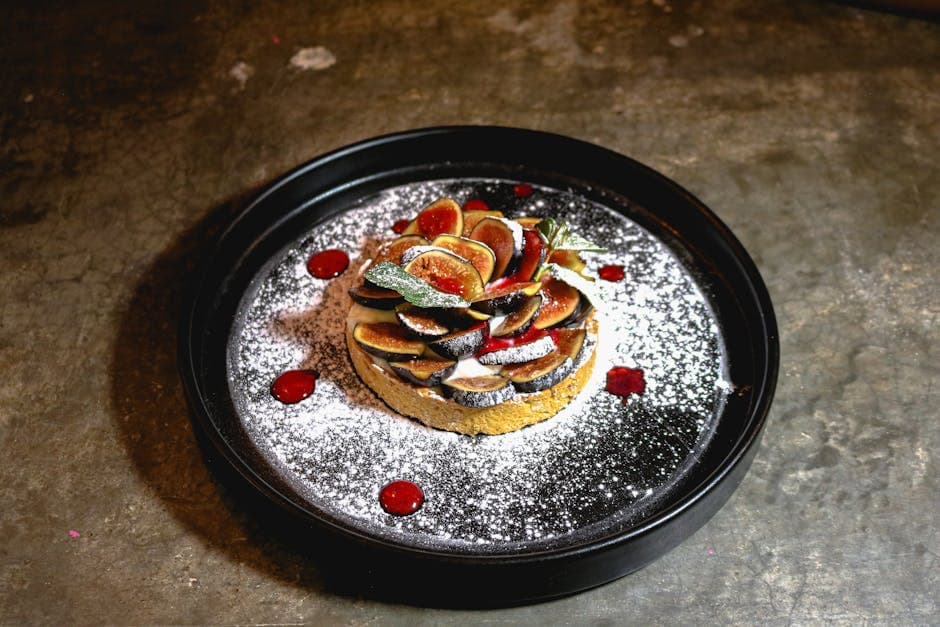 Close-up of a gourmet fig tart elegantly served on a black plate, dusted with powdered sugar.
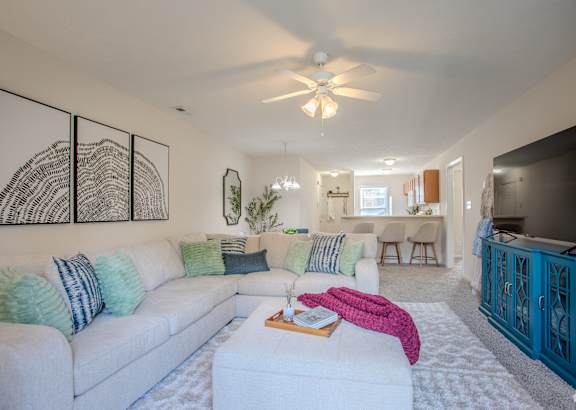 A living room with a white couch and a ceiling fan.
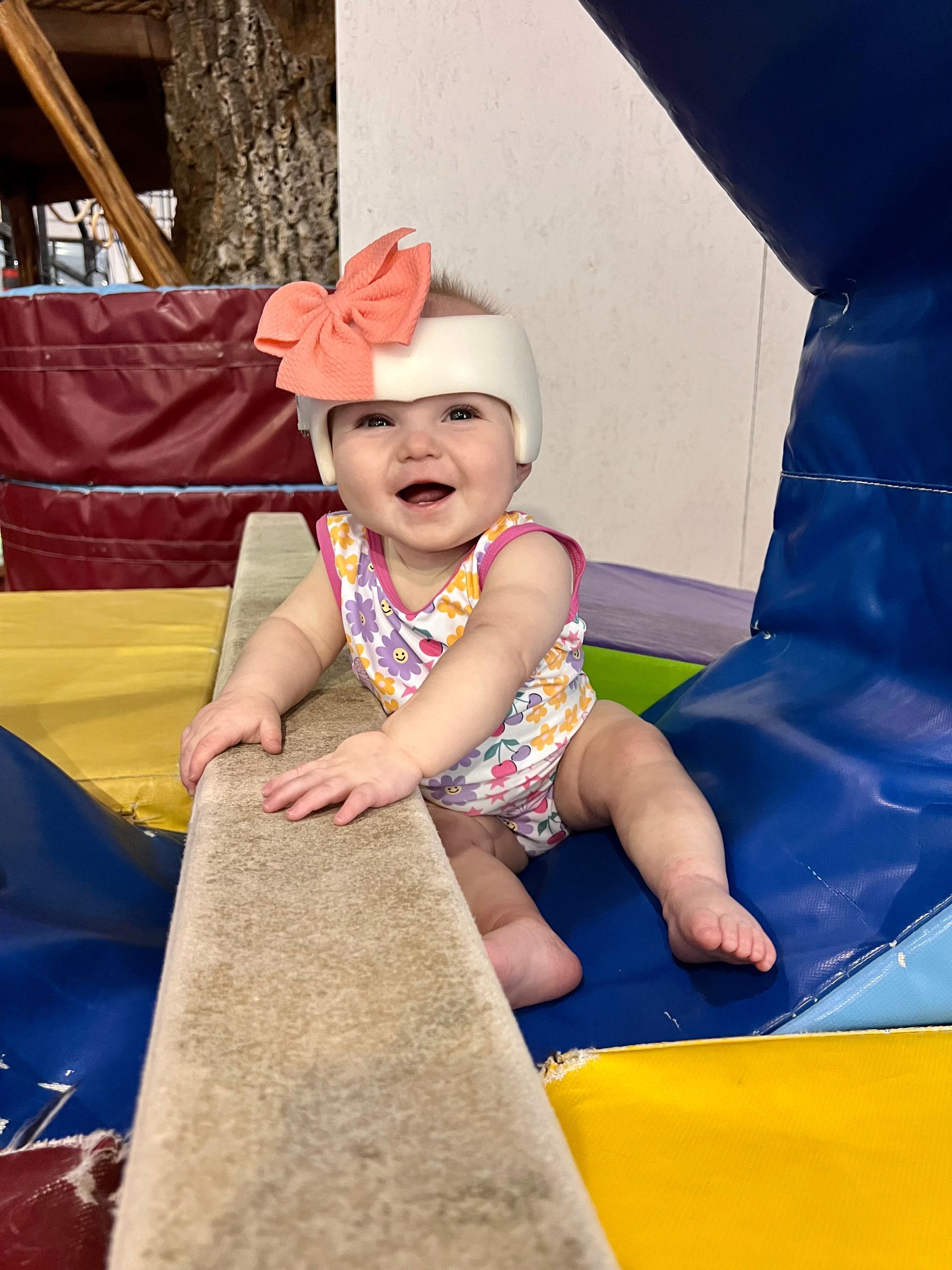 Smiling baby wearing helmet with orange bow on a colorful play structure.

+ + + + + + +

■ WHAT YOU WILL DO
Everything in the material above should be reproduced exactly, except the pictures.

■ THE COMPLETED TASK
 Close-up of a gourmet fig tart elegantly served on a black plate, dusted with powdered sugar.
 A living room with a white couch and a ceiling fan.
 Smiling baby wearing helmet with orange bow on a colorful play structure.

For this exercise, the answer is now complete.